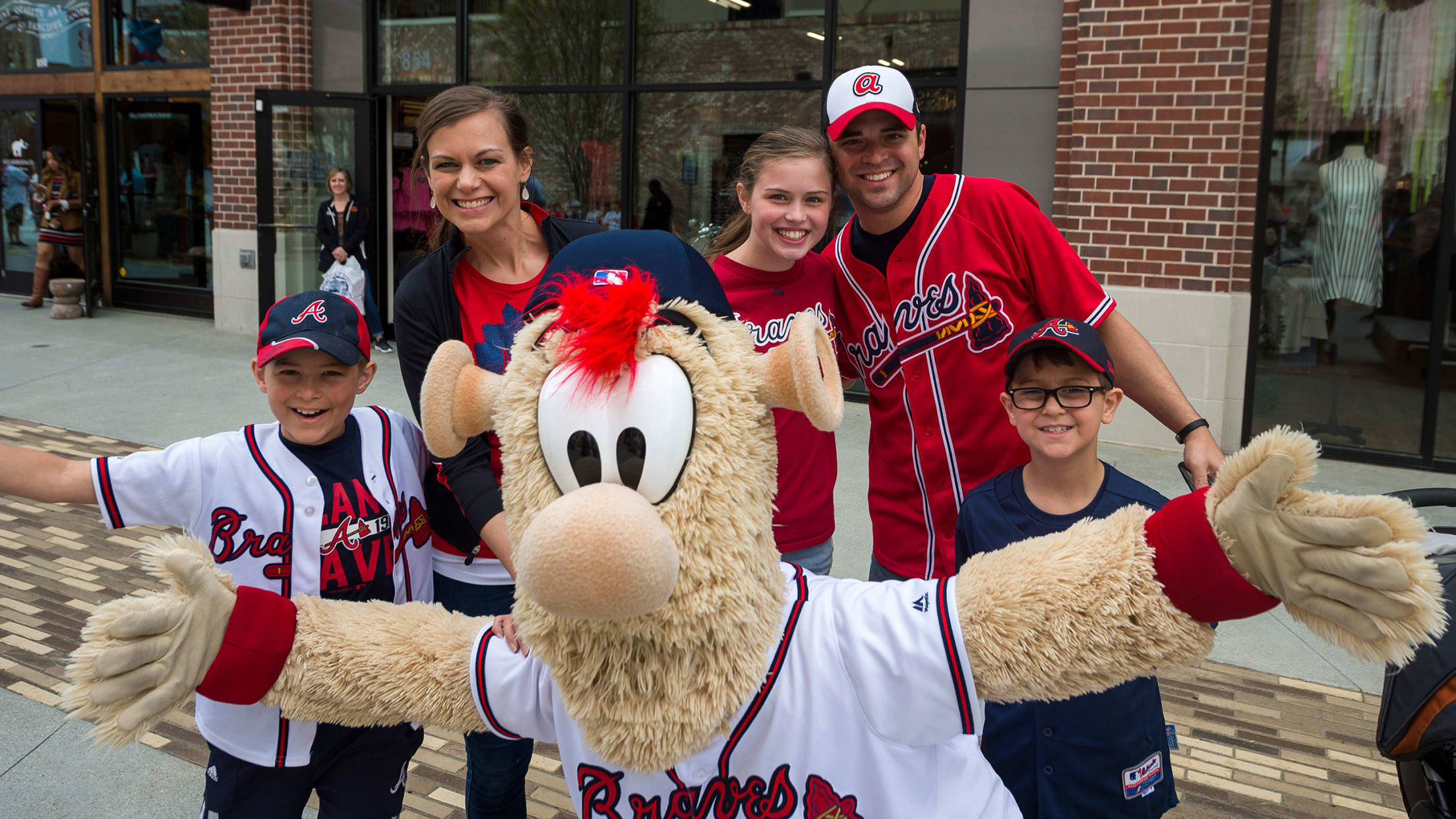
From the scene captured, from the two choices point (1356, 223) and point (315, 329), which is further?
point (1356, 223)

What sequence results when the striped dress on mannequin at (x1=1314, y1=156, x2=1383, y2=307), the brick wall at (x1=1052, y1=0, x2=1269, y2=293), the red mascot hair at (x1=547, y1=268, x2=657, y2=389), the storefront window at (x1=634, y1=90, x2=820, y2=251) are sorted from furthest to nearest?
1. the storefront window at (x1=634, y1=90, x2=820, y2=251)
2. the striped dress on mannequin at (x1=1314, y1=156, x2=1383, y2=307)
3. the brick wall at (x1=1052, y1=0, x2=1269, y2=293)
4. the red mascot hair at (x1=547, y1=268, x2=657, y2=389)

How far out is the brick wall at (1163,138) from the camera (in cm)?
639

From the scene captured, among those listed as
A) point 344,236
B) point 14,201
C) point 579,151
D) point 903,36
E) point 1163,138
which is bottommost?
point 344,236

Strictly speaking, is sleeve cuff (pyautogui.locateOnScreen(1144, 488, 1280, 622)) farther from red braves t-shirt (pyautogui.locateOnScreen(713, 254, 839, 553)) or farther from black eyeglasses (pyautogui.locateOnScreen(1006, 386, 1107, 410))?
red braves t-shirt (pyautogui.locateOnScreen(713, 254, 839, 553))

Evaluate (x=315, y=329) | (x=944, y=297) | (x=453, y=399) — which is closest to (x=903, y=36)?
(x=944, y=297)

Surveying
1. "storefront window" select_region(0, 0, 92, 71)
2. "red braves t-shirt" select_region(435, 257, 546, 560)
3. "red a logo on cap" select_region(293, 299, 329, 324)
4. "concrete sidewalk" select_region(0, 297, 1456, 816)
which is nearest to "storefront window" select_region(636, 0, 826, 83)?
"concrete sidewalk" select_region(0, 297, 1456, 816)

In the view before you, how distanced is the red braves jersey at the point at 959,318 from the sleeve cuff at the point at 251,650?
154 cm

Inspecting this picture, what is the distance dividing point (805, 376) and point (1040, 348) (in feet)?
3.04

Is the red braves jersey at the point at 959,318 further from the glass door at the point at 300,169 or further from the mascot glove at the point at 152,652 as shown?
the glass door at the point at 300,169

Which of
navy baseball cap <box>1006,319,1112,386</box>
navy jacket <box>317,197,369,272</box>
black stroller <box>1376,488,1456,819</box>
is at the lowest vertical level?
black stroller <box>1376,488,1456,819</box>

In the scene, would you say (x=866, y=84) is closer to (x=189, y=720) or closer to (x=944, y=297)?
(x=944, y=297)

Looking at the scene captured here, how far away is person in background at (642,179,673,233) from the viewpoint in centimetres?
896

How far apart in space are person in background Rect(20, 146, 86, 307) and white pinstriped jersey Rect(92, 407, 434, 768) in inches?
471

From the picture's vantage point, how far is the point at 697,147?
8.74 metres
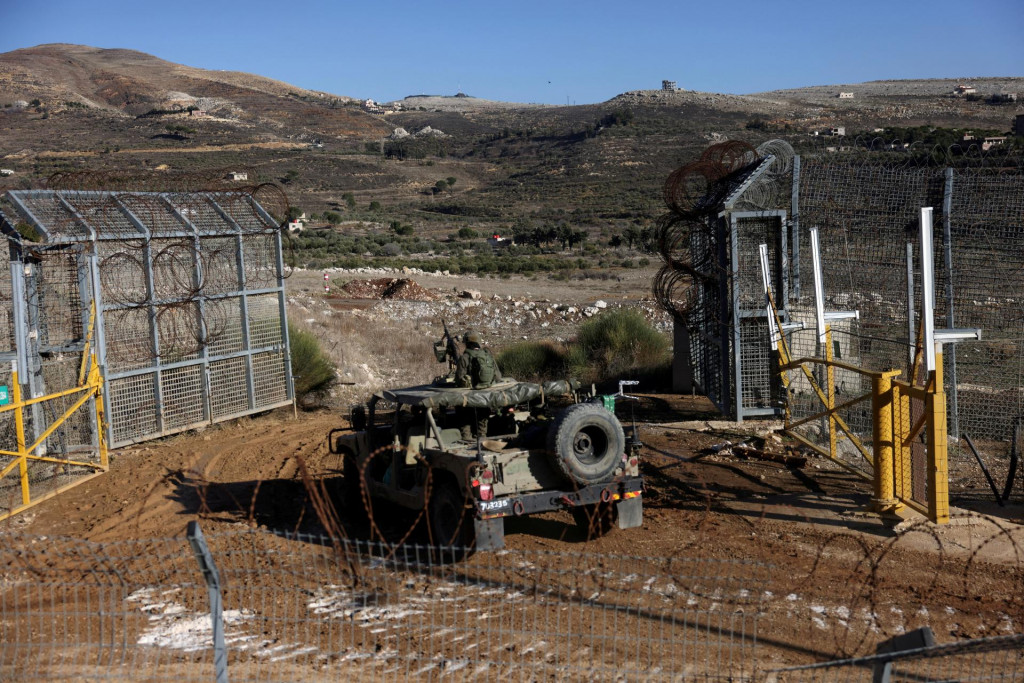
========================================================================
What is expected: Quote the lines from the one containing "How far apart" through the last line, both included, without the pictures.

Complete response:
How far apart in space are person in background Rect(20, 146, 86, 307) and white pinstriped jersey Rect(92, 407, 434, 768) in inches?
471

From the picture's vantage point, how far is the point at 697,147?
8.74 metres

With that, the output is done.